Dice-officiel a dit:


> si tu sait pas répondre a ma question, casse toi de mon post.



Avec plaisir .

J'avais quelques réponses éventuelles à te proposer en essayant de discuter un peu avec toi pour mieux te connaitre, mais si tu ne souhaites pas discuter, alors je m'en vais.


----------



## Dice-officiel (20 Avril 2010)

Félicitation à tous, vous etes bon en orthographe et en vanne, mais un peut moins en informatique, et c'est plutôt ça que je recherche!!! Pour mon attitude, je suis seulement agacé des "GEEK" qui répondent à ma question par une question... Et qui juge l'utilité des chose que je veut faire, sa me regarde.

Pour rester dans le sujet, oui la source est de MAC G.
Je me suis renseigné chez un informaticien de ma ville, il ma dit que c'était impossible, mais j'ai pas vraiment compris son explication...

• Données fournies:
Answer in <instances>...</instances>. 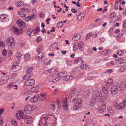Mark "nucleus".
Listing matches in <instances>:
<instances>
[{
	"instance_id": "10",
	"label": "nucleus",
	"mask_w": 126,
	"mask_h": 126,
	"mask_svg": "<svg viewBox=\"0 0 126 126\" xmlns=\"http://www.w3.org/2000/svg\"><path fill=\"white\" fill-rule=\"evenodd\" d=\"M118 110H121L124 109L126 107V100L123 101L119 103Z\"/></svg>"
},
{
	"instance_id": "61",
	"label": "nucleus",
	"mask_w": 126,
	"mask_h": 126,
	"mask_svg": "<svg viewBox=\"0 0 126 126\" xmlns=\"http://www.w3.org/2000/svg\"><path fill=\"white\" fill-rule=\"evenodd\" d=\"M71 11L73 13L76 14L77 13V11L74 8H72Z\"/></svg>"
},
{
	"instance_id": "54",
	"label": "nucleus",
	"mask_w": 126,
	"mask_h": 126,
	"mask_svg": "<svg viewBox=\"0 0 126 126\" xmlns=\"http://www.w3.org/2000/svg\"><path fill=\"white\" fill-rule=\"evenodd\" d=\"M21 10L23 11V12H27L29 11V10L27 8H21Z\"/></svg>"
},
{
	"instance_id": "2",
	"label": "nucleus",
	"mask_w": 126,
	"mask_h": 126,
	"mask_svg": "<svg viewBox=\"0 0 126 126\" xmlns=\"http://www.w3.org/2000/svg\"><path fill=\"white\" fill-rule=\"evenodd\" d=\"M122 85L121 84L117 82H115L111 88V94L112 95H115L117 94L118 92L122 91Z\"/></svg>"
},
{
	"instance_id": "23",
	"label": "nucleus",
	"mask_w": 126,
	"mask_h": 126,
	"mask_svg": "<svg viewBox=\"0 0 126 126\" xmlns=\"http://www.w3.org/2000/svg\"><path fill=\"white\" fill-rule=\"evenodd\" d=\"M27 74L23 77V79H28L30 78L32 76L33 74L32 73H26Z\"/></svg>"
},
{
	"instance_id": "29",
	"label": "nucleus",
	"mask_w": 126,
	"mask_h": 126,
	"mask_svg": "<svg viewBox=\"0 0 126 126\" xmlns=\"http://www.w3.org/2000/svg\"><path fill=\"white\" fill-rule=\"evenodd\" d=\"M24 2L21 0L18 1L15 3V5L18 7H21L24 4Z\"/></svg>"
},
{
	"instance_id": "21",
	"label": "nucleus",
	"mask_w": 126,
	"mask_h": 126,
	"mask_svg": "<svg viewBox=\"0 0 126 126\" xmlns=\"http://www.w3.org/2000/svg\"><path fill=\"white\" fill-rule=\"evenodd\" d=\"M96 96L97 99H100L102 97V95L101 93V91L100 89L97 90L96 93Z\"/></svg>"
},
{
	"instance_id": "42",
	"label": "nucleus",
	"mask_w": 126,
	"mask_h": 126,
	"mask_svg": "<svg viewBox=\"0 0 126 126\" xmlns=\"http://www.w3.org/2000/svg\"><path fill=\"white\" fill-rule=\"evenodd\" d=\"M40 31V28L38 27H36V28L34 29L33 30V33L36 34L38 33Z\"/></svg>"
},
{
	"instance_id": "39",
	"label": "nucleus",
	"mask_w": 126,
	"mask_h": 126,
	"mask_svg": "<svg viewBox=\"0 0 126 126\" xmlns=\"http://www.w3.org/2000/svg\"><path fill=\"white\" fill-rule=\"evenodd\" d=\"M113 106L114 107L116 110H118V108L119 107V104H118V103L116 101H115L113 102Z\"/></svg>"
},
{
	"instance_id": "32",
	"label": "nucleus",
	"mask_w": 126,
	"mask_h": 126,
	"mask_svg": "<svg viewBox=\"0 0 126 126\" xmlns=\"http://www.w3.org/2000/svg\"><path fill=\"white\" fill-rule=\"evenodd\" d=\"M80 35L79 34H76L74 35L72 38L73 39L74 41H77L80 39Z\"/></svg>"
},
{
	"instance_id": "47",
	"label": "nucleus",
	"mask_w": 126,
	"mask_h": 126,
	"mask_svg": "<svg viewBox=\"0 0 126 126\" xmlns=\"http://www.w3.org/2000/svg\"><path fill=\"white\" fill-rule=\"evenodd\" d=\"M82 59V58L81 57H79L74 62L75 64H77L79 63Z\"/></svg>"
},
{
	"instance_id": "24",
	"label": "nucleus",
	"mask_w": 126,
	"mask_h": 126,
	"mask_svg": "<svg viewBox=\"0 0 126 126\" xmlns=\"http://www.w3.org/2000/svg\"><path fill=\"white\" fill-rule=\"evenodd\" d=\"M119 63L117 65V67H122L126 65V63L123 61H121V60H120L119 62Z\"/></svg>"
},
{
	"instance_id": "51",
	"label": "nucleus",
	"mask_w": 126,
	"mask_h": 126,
	"mask_svg": "<svg viewBox=\"0 0 126 126\" xmlns=\"http://www.w3.org/2000/svg\"><path fill=\"white\" fill-rule=\"evenodd\" d=\"M42 38L40 36H38L36 39V41L37 42L39 43L42 41Z\"/></svg>"
},
{
	"instance_id": "3",
	"label": "nucleus",
	"mask_w": 126,
	"mask_h": 126,
	"mask_svg": "<svg viewBox=\"0 0 126 126\" xmlns=\"http://www.w3.org/2000/svg\"><path fill=\"white\" fill-rule=\"evenodd\" d=\"M72 100L73 102V109L74 110H78L81 107L82 100L80 98H76Z\"/></svg>"
},
{
	"instance_id": "36",
	"label": "nucleus",
	"mask_w": 126,
	"mask_h": 126,
	"mask_svg": "<svg viewBox=\"0 0 126 126\" xmlns=\"http://www.w3.org/2000/svg\"><path fill=\"white\" fill-rule=\"evenodd\" d=\"M44 64L45 65H50L51 63V60L49 59H46L44 61Z\"/></svg>"
},
{
	"instance_id": "20",
	"label": "nucleus",
	"mask_w": 126,
	"mask_h": 126,
	"mask_svg": "<svg viewBox=\"0 0 126 126\" xmlns=\"http://www.w3.org/2000/svg\"><path fill=\"white\" fill-rule=\"evenodd\" d=\"M102 90L103 93L105 94H108V86L106 85H104L102 88Z\"/></svg>"
},
{
	"instance_id": "40",
	"label": "nucleus",
	"mask_w": 126,
	"mask_h": 126,
	"mask_svg": "<svg viewBox=\"0 0 126 126\" xmlns=\"http://www.w3.org/2000/svg\"><path fill=\"white\" fill-rule=\"evenodd\" d=\"M38 56L36 57V58L39 59H40L43 57L44 55L42 52L39 53H38Z\"/></svg>"
},
{
	"instance_id": "41",
	"label": "nucleus",
	"mask_w": 126,
	"mask_h": 126,
	"mask_svg": "<svg viewBox=\"0 0 126 126\" xmlns=\"http://www.w3.org/2000/svg\"><path fill=\"white\" fill-rule=\"evenodd\" d=\"M80 67L81 68L84 69H88L89 68V65L85 64L81 65L80 66Z\"/></svg>"
},
{
	"instance_id": "8",
	"label": "nucleus",
	"mask_w": 126,
	"mask_h": 126,
	"mask_svg": "<svg viewBox=\"0 0 126 126\" xmlns=\"http://www.w3.org/2000/svg\"><path fill=\"white\" fill-rule=\"evenodd\" d=\"M60 79V77L58 75L54 74L52 75L51 76L49 79V81L50 82H56L59 81Z\"/></svg>"
},
{
	"instance_id": "46",
	"label": "nucleus",
	"mask_w": 126,
	"mask_h": 126,
	"mask_svg": "<svg viewBox=\"0 0 126 126\" xmlns=\"http://www.w3.org/2000/svg\"><path fill=\"white\" fill-rule=\"evenodd\" d=\"M33 70V68L32 67H31L28 69L26 71V73H32L31 72Z\"/></svg>"
},
{
	"instance_id": "18",
	"label": "nucleus",
	"mask_w": 126,
	"mask_h": 126,
	"mask_svg": "<svg viewBox=\"0 0 126 126\" xmlns=\"http://www.w3.org/2000/svg\"><path fill=\"white\" fill-rule=\"evenodd\" d=\"M62 104L63 108L65 109H67L68 106L67 103V99L66 97L64 98L63 99Z\"/></svg>"
},
{
	"instance_id": "7",
	"label": "nucleus",
	"mask_w": 126,
	"mask_h": 126,
	"mask_svg": "<svg viewBox=\"0 0 126 126\" xmlns=\"http://www.w3.org/2000/svg\"><path fill=\"white\" fill-rule=\"evenodd\" d=\"M10 29V30L14 33L17 34H19L22 33L23 30L18 28L14 25L11 26Z\"/></svg>"
},
{
	"instance_id": "31",
	"label": "nucleus",
	"mask_w": 126,
	"mask_h": 126,
	"mask_svg": "<svg viewBox=\"0 0 126 126\" xmlns=\"http://www.w3.org/2000/svg\"><path fill=\"white\" fill-rule=\"evenodd\" d=\"M110 52V50L109 49L105 50L104 51H101L100 54L102 55H105L107 54H109Z\"/></svg>"
},
{
	"instance_id": "11",
	"label": "nucleus",
	"mask_w": 126,
	"mask_h": 126,
	"mask_svg": "<svg viewBox=\"0 0 126 126\" xmlns=\"http://www.w3.org/2000/svg\"><path fill=\"white\" fill-rule=\"evenodd\" d=\"M106 107V103H103L98 108V111L100 113L103 112L105 110Z\"/></svg>"
},
{
	"instance_id": "64",
	"label": "nucleus",
	"mask_w": 126,
	"mask_h": 126,
	"mask_svg": "<svg viewBox=\"0 0 126 126\" xmlns=\"http://www.w3.org/2000/svg\"><path fill=\"white\" fill-rule=\"evenodd\" d=\"M110 65H113L116 64V63L113 61L110 62L109 63Z\"/></svg>"
},
{
	"instance_id": "55",
	"label": "nucleus",
	"mask_w": 126,
	"mask_h": 126,
	"mask_svg": "<svg viewBox=\"0 0 126 126\" xmlns=\"http://www.w3.org/2000/svg\"><path fill=\"white\" fill-rule=\"evenodd\" d=\"M115 15V14L114 12H112L111 13L110 15V17L111 18H113L114 17Z\"/></svg>"
},
{
	"instance_id": "38",
	"label": "nucleus",
	"mask_w": 126,
	"mask_h": 126,
	"mask_svg": "<svg viewBox=\"0 0 126 126\" xmlns=\"http://www.w3.org/2000/svg\"><path fill=\"white\" fill-rule=\"evenodd\" d=\"M17 86L16 85H15L13 82H12L9 84L8 86V87L9 88L10 87L13 88L14 87H16L14 88L15 89H17L18 88Z\"/></svg>"
},
{
	"instance_id": "14",
	"label": "nucleus",
	"mask_w": 126,
	"mask_h": 126,
	"mask_svg": "<svg viewBox=\"0 0 126 126\" xmlns=\"http://www.w3.org/2000/svg\"><path fill=\"white\" fill-rule=\"evenodd\" d=\"M11 68L13 71L15 72L19 70L20 69V67L16 64V62H15L12 66Z\"/></svg>"
},
{
	"instance_id": "60",
	"label": "nucleus",
	"mask_w": 126,
	"mask_h": 126,
	"mask_svg": "<svg viewBox=\"0 0 126 126\" xmlns=\"http://www.w3.org/2000/svg\"><path fill=\"white\" fill-rule=\"evenodd\" d=\"M0 82H2V84H3L6 82L7 81L6 79H0Z\"/></svg>"
},
{
	"instance_id": "28",
	"label": "nucleus",
	"mask_w": 126,
	"mask_h": 126,
	"mask_svg": "<svg viewBox=\"0 0 126 126\" xmlns=\"http://www.w3.org/2000/svg\"><path fill=\"white\" fill-rule=\"evenodd\" d=\"M27 119L25 121V122L26 123V124L28 125L30 124L32 122V117H27Z\"/></svg>"
},
{
	"instance_id": "34",
	"label": "nucleus",
	"mask_w": 126,
	"mask_h": 126,
	"mask_svg": "<svg viewBox=\"0 0 126 126\" xmlns=\"http://www.w3.org/2000/svg\"><path fill=\"white\" fill-rule=\"evenodd\" d=\"M108 112L109 113H111L112 115H114V111L113 108L111 106H110L108 108Z\"/></svg>"
},
{
	"instance_id": "9",
	"label": "nucleus",
	"mask_w": 126,
	"mask_h": 126,
	"mask_svg": "<svg viewBox=\"0 0 126 126\" xmlns=\"http://www.w3.org/2000/svg\"><path fill=\"white\" fill-rule=\"evenodd\" d=\"M16 117L18 119H25L27 118V116H24V111L22 110L18 111L16 114Z\"/></svg>"
},
{
	"instance_id": "52",
	"label": "nucleus",
	"mask_w": 126,
	"mask_h": 126,
	"mask_svg": "<svg viewBox=\"0 0 126 126\" xmlns=\"http://www.w3.org/2000/svg\"><path fill=\"white\" fill-rule=\"evenodd\" d=\"M92 35V33H90L86 35L85 37V39L87 40L89 38V37Z\"/></svg>"
},
{
	"instance_id": "26",
	"label": "nucleus",
	"mask_w": 126,
	"mask_h": 126,
	"mask_svg": "<svg viewBox=\"0 0 126 126\" xmlns=\"http://www.w3.org/2000/svg\"><path fill=\"white\" fill-rule=\"evenodd\" d=\"M55 70V69L52 68L50 69L44 71V73L45 74H47L50 73L54 72Z\"/></svg>"
},
{
	"instance_id": "44",
	"label": "nucleus",
	"mask_w": 126,
	"mask_h": 126,
	"mask_svg": "<svg viewBox=\"0 0 126 126\" xmlns=\"http://www.w3.org/2000/svg\"><path fill=\"white\" fill-rule=\"evenodd\" d=\"M16 57L19 60H20L22 58L21 54L20 52H18L16 54Z\"/></svg>"
},
{
	"instance_id": "4",
	"label": "nucleus",
	"mask_w": 126,
	"mask_h": 126,
	"mask_svg": "<svg viewBox=\"0 0 126 126\" xmlns=\"http://www.w3.org/2000/svg\"><path fill=\"white\" fill-rule=\"evenodd\" d=\"M36 108V107L35 106L28 104L24 107V111L26 113L29 114L32 113L33 111L35 110Z\"/></svg>"
},
{
	"instance_id": "13",
	"label": "nucleus",
	"mask_w": 126,
	"mask_h": 126,
	"mask_svg": "<svg viewBox=\"0 0 126 126\" xmlns=\"http://www.w3.org/2000/svg\"><path fill=\"white\" fill-rule=\"evenodd\" d=\"M35 83V81L33 79H30L25 81V84L27 86H32Z\"/></svg>"
},
{
	"instance_id": "22",
	"label": "nucleus",
	"mask_w": 126,
	"mask_h": 126,
	"mask_svg": "<svg viewBox=\"0 0 126 126\" xmlns=\"http://www.w3.org/2000/svg\"><path fill=\"white\" fill-rule=\"evenodd\" d=\"M107 86L109 87L112 85L113 83V80L112 79L109 78L108 79L106 82Z\"/></svg>"
},
{
	"instance_id": "5",
	"label": "nucleus",
	"mask_w": 126,
	"mask_h": 126,
	"mask_svg": "<svg viewBox=\"0 0 126 126\" xmlns=\"http://www.w3.org/2000/svg\"><path fill=\"white\" fill-rule=\"evenodd\" d=\"M6 43L8 47H12L14 46L16 42L14 38L11 36L8 38L6 40Z\"/></svg>"
},
{
	"instance_id": "37",
	"label": "nucleus",
	"mask_w": 126,
	"mask_h": 126,
	"mask_svg": "<svg viewBox=\"0 0 126 126\" xmlns=\"http://www.w3.org/2000/svg\"><path fill=\"white\" fill-rule=\"evenodd\" d=\"M34 16V15H32L31 16H27L24 18V20L25 21L28 22L31 19L33 18V16Z\"/></svg>"
},
{
	"instance_id": "48",
	"label": "nucleus",
	"mask_w": 126,
	"mask_h": 126,
	"mask_svg": "<svg viewBox=\"0 0 126 126\" xmlns=\"http://www.w3.org/2000/svg\"><path fill=\"white\" fill-rule=\"evenodd\" d=\"M63 23L62 21L59 22L57 24V26L58 27H61L63 25Z\"/></svg>"
},
{
	"instance_id": "58",
	"label": "nucleus",
	"mask_w": 126,
	"mask_h": 126,
	"mask_svg": "<svg viewBox=\"0 0 126 126\" xmlns=\"http://www.w3.org/2000/svg\"><path fill=\"white\" fill-rule=\"evenodd\" d=\"M7 50L5 49H4L2 52V54L3 56H5L6 55Z\"/></svg>"
},
{
	"instance_id": "49",
	"label": "nucleus",
	"mask_w": 126,
	"mask_h": 126,
	"mask_svg": "<svg viewBox=\"0 0 126 126\" xmlns=\"http://www.w3.org/2000/svg\"><path fill=\"white\" fill-rule=\"evenodd\" d=\"M84 94L86 97H87L90 94V93L89 91L88 90L84 93Z\"/></svg>"
},
{
	"instance_id": "63",
	"label": "nucleus",
	"mask_w": 126,
	"mask_h": 126,
	"mask_svg": "<svg viewBox=\"0 0 126 126\" xmlns=\"http://www.w3.org/2000/svg\"><path fill=\"white\" fill-rule=\"evenodd\" d=\"M87 51H88V53H93V52L92 49L90 48H88V49Z\"/></svg>"
},
{
	"instance_id": "19",
	"label": "nucleus",
	"mask_w": 126,
	"mask_h": 126,
	"mask_svg": "<svg viewBox=\"0 0 126 126\" xmlns=\"http://www.w3.org/2000/svg\"><path fill=\"white\" fill-rule=\"evenodd\" d=\"M78 44L79 49L81 51L83 50L84 47V43L82 42H80L79 43H78Z\"/></svg>"
},
{
	"instance_id": "53",
	"label": "nucleus",
	"mask_w": 126,
	"mask_h": 126,
	"mask_svg": "<svg viewBox=\"0 0 126 126\" xmlns=\"http://www.w3.org/2000/svg\"><path fill=\"white\" fill-rule=\"evenodd\" d=\"M117 54L120 56L122 55L124 53V52L121 51H118L117 53Z\"/></svg>"
},
{
	"instance_id": "6",
	"label": "nucleus",
	"mask_w": 126,
	"mask_h": 126,
	"mask_svg": "<svg viewBox=\"0 0 126 126\" xmlns=\"http://www.w3.org/2000/svg\"><path fill=\"white\" fill-rule=\"evenodd\" d=\"M78 92L75 88L71 89L69 94L71 99V100H73L74 99L77 98L78 96Z\"/></svg>"
},
{
	"instance_id": "59",
	"label": "nucleus",
	"mask_w": 126,
	"mask_h": 126,
	"mask_svg": "<svg viewBox=\"0 0 126 126\" xmlns=\"http://www.w3.org/2000/svg\"><path fill=\"white\" fill-rule=\"evenodd\" d=\"M5 45L4 43L3 42L1 41L0 42V47H4Z\"/></svg>"
},
{
	"instance_id": "56",
	"label": "nucleus",
	"mask_w": 126,
	"mask_h": 126,
	"mask_svg": "<svg viewBox=\"0 0 126 126\" xmlns=\"http://www.w3.org/2000/svg\"><path fill=\"white\" fill-rule=\"evenodd\" d=\"M12 123L13 125H14L16 126H17V122L15 120H12Z\"/></svg>"
},
{
	"instance_id": "57",
	"label": "nucleus",
	"mask_w": 126,
	"mask_h": 126,
	"mask_svg": "<svg viewBox=\"0 0 126 126\" xmlns=\"http://www.w3.org/2000/svg\"><path fill=\"white\" fill-rule=\"evenodd\" d=\"M50 108L51 110L55 109L56 107L54 104H53L50 105Z\"/></svg>"
},
{
	"instance_id": "16",
	"label": "nucleus",
	"mask_w": 126,
	"mask_h": 126,
	"mask_svg": "<svg viewBox=\"0 0 126 126\" xmlns=\"http://www.w3.org/2000/svg\"><path fill=\"white\" fill-rule=\"evenodd\" d=\"M7 16L5 14H2L0 16V20L3 22H5L8 20Z\"/></svg>"
},
{
	"instance_id": "50",
	"label": "nucleus",
	"mask_w": 126,
	"mask_h": 126,
	"mask_svg": "<svg viewBox=\"0 0 126 126\" xmlns=\"http://www.w3.org/2000/svg\"><path fill=\"white\" fill-rule=\"evenodd\" d=\"M32 32H33L32 30L31 29H29L27 32V34L28 35H30Z\"/></svg>"
},
{
	"instance_id": "43",
	"label": "nucleus",
	"mask_w": 126,
	"mask_h": 126,
	"mask_svg": "<svg viewBox=\"0 0 126 126\" xmlns=\"http://www.w3.org/2000/svg\"><path fill=\"white\" fill-rule=\"evenodd\" d=\"M78 48H79V47L78 44V43H75L73 46V50L74 51H76Z\"/></svg>"
},
{
	"instance_id": "62",
	"label": "nucleus",
	"mask_w": 126,
	"mask_h": 126,
	"mask_svg": "<svg viewBox=\"0 0 126 126\" xmlns=\"http://www.w3.org/2000/svg\"><path fill=\"white\" fill-rule=\"evenodd\" d=\"M113 72L112 69H108L107 70L106 72V73L107 74H109L112 72Z\"/></svg>"
},
{
	"instance_id": "30",
	"label": "nucleus",
	"mask_w": 126,
	"mask_h": 126,
	"mask_svg": "<svg viewBox=\"0 0 126 126\" xmlns=\"http://www.w3.org/2000/svg\"><path fill=\"white\" fill-rule=\"evenodd\" d=\"M38 89V87L36 86V87H32L30 90V92L32 94L33 92H35L36 93L38 92V91H36Z\"/></svg>"
},
{
	"instance_id": "35",
	"label": "nucleus",
	"mask_w": 126,
	"mask_h": 126,
	"mask_svg": "<svg viewBox=\"0 0 126 126\" xmlns=\"http://www.w3.org/2000/svg\"><path fill=\"white\" fill-rule=\"evenodd\" d=\"M85 14L84 13H81L77 17V18L78 20H81L83 19L84 17Z\"/></svg>"
},
{
	"instance_id": "15",
	"label": "nucleus",
	"mask_w": 126,
	"mask_h": 126,
	"mask_svg": "<svg viewBox=\"0 0 126 126\" xmlns=\"http://www.w3.org/2000/svg\"><path fill=\"white\" fill-rule=\"evenodd\" d=\"M39 95L36 94L34 95L33 97L30 98L31 102L32 103H34L39 100Z\"/></svg>"
},
{
	"instance_id": "25",
	"label": "nucleus",
	"mask_w": 126,
	"mask_h": 126,
	"mask_svg": "<svg viewBox=\"0 0 126 126\" xmlns=\"http://www.w3.org/2000/svg\"><path fill=\"white\" fill-rule=\"evenodd\" d=\"M96 99L94 97H93L92 98L90 105L91 106H94L96 103Z\"/></svg>"
},
{
	"instance_id": "45",
	"label": "nucleus",
	"mask_w": 126,
	"mask_h": 126,
	"mask_svg": "<svg viewBox=\"0 0 126 126\" xmlns=\"http://www.w3.org/2000/svg\"><path fill=\"white\" fill-rule=\"evenodd\" d=\"M30 54L27 53L25 55L24 58L26 61H28L30 59Z\"/></svg>"
},
{
	"instance_id": "1",
	"label": "nucleus",
	"mask_w": 126,
	"mask_h": 126,
	"mask_svg": "<svg viewBox=\"0 0 126 126\" xmlns=\"http://www.w3.org/2000/svg\"><path fill=\"white\" fill-rule=\"evenodd\" d=\"M41 120L39 121V126H47V120H56V118L54 115L52 114H45L42 116Z\"/></svg>"
},
{
	"instance_id": "27",
	"label": "nucleus",
	"mask_w": 126,
	"mask_h": 126,
	"mask_svg": "<svg viewBox=\"0 0 126 126\" xmlns=\"http://www.w3.org/2000/svg\"><path fill=\"white\" fill-rule=\"evenodd\" d=\"M73 78V77L70 75H66L64 78V79H63V80L65 81H68L72 80Z\"/></svg>"
},
{
	"instance_id": "17",
	"label": "nucleus",
	"mask_w": 126,
	"mask_h": 126,
	"mask_svg": "<svg viewBox=\"0 0 126 126\" xmlns=\"http://www.w3.org/2000/svg\"><path fill=\"white\" fill-rule=\"evenodd\" d=\"M39 101H44L47 98L46 93H44L41 95H39Z\"/></svg>"
},
{
	"instance_id": "12",
	"label": "nucleus",
	"mask_w": 126,
	"mask_h": 126,
	"mask_svg": "<svg viewBox=\"0 0 126 126\" xmlns=\"http://www.w3.org/2000/svg\"><path fill=\"white\" fill-rule=\"evenodd\" d=\"M16 23L20 28L23 29L26 27L25 23L23 21L18 20L16 21Z\"/></svg>"
},
{
	"instance_id": "33",
	"label": "nucleus",
	"mask_w": 126,
	"mask_h": 126,
	"mask_svg": "<svg viewBox=\"0 0 126 126\" xmlns=\"http://www.w3.org/2000/svg\"><path fill=\"white\" fill-rule=\"evenodd\" d=\"M58 75L59 77H60L62 78H63V79H64V78H65V76L67 75V73L65 72H62L60 73H59L58 74Z\"/></svg>"
}]
</instances>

• Énoncé du problème:
Continuez la discussion de forum en reprenant juste après sa dernière phrase.

• Réponse attendue:
Donc, quelqu'un sait quelque chose??? Pour le fait d'acheter une ram et essayer, cela m'embête pour deux raisons, le prix, et je n'ai aucune idée de la référence qu'il me faut.

_New question au passage pour les pro du Bescherelle et les autres : Quel carte vidéo je pourrai acheté pour mon G5 de manière a pourvoir travailler de la vidéo HD sur final cut?_ On m'a parlé d'un carte de 512mo minimum... Mais la quelle???

Merci.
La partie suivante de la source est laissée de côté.